Me: “OK, I feel better already. What you’re saying makes sense. Thanks.”
Who’s to say that eighty year old farm lady feels eighty? Only the observer assumes that she feels what this number is supposed to represent. She’s done 8 decades of WODs. That actually means that she’s been doing what I’m starting to learn how to do for close to a century.
Now I’m impressed!
So I’ve decided to change my inclination to apologize when the coach is watching me struggle in my WODs.
1. Write Discipline Dialogues every week.
2. Practice breathing slower and more deeply.
3. Build endurance by swimming once a week.
My goal is to build a better future for myself by taking on this responsibility wholeheartedly for the first time in my life. Those modified pushups, elbow to knee sit ups, stepping up and stepping down from a box repetitions and squats and kettle ball throws are going to be done with the best focus on breathing and repetition I can muster. Short cutting on WODs is like short cutting on our breathing. There’s a price to pay when the lungs have not been properly filled with air.

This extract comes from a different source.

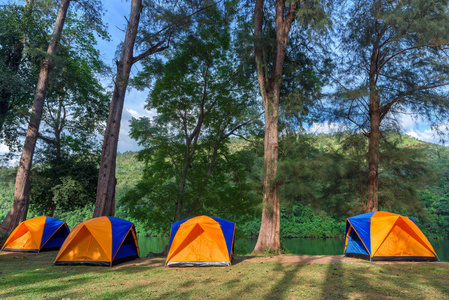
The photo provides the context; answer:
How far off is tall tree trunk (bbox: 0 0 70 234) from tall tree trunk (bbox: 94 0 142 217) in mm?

Equally dangerous, and this is no exaggeration, is taking short cuts out in the hayfield. If left out in the rain the hay is ruined and the cow will starve in the winter. She will have no milk to give and the human will have to find another source of nourishment.
All the hay needs to be brought in as quickly as possible before it is too late. The term “making hay” means to not procrastinate and if one waits too long and stores wet hay, it is spontaneously combustible. Opportunities must be grabbed when the time is optimal.
So while the body is still flexible and strong enough, now is the time to move forward with the WODs. Preventative measures taken now to get stronger will serve us well
in life when we need that strength to tap into, come what may.
When I ache and feel reticent about cycling the 45 minutes to a workout session, I just visualize our neighbor lady making hay, breathe deeply, and move forward on my journey towards adulthood.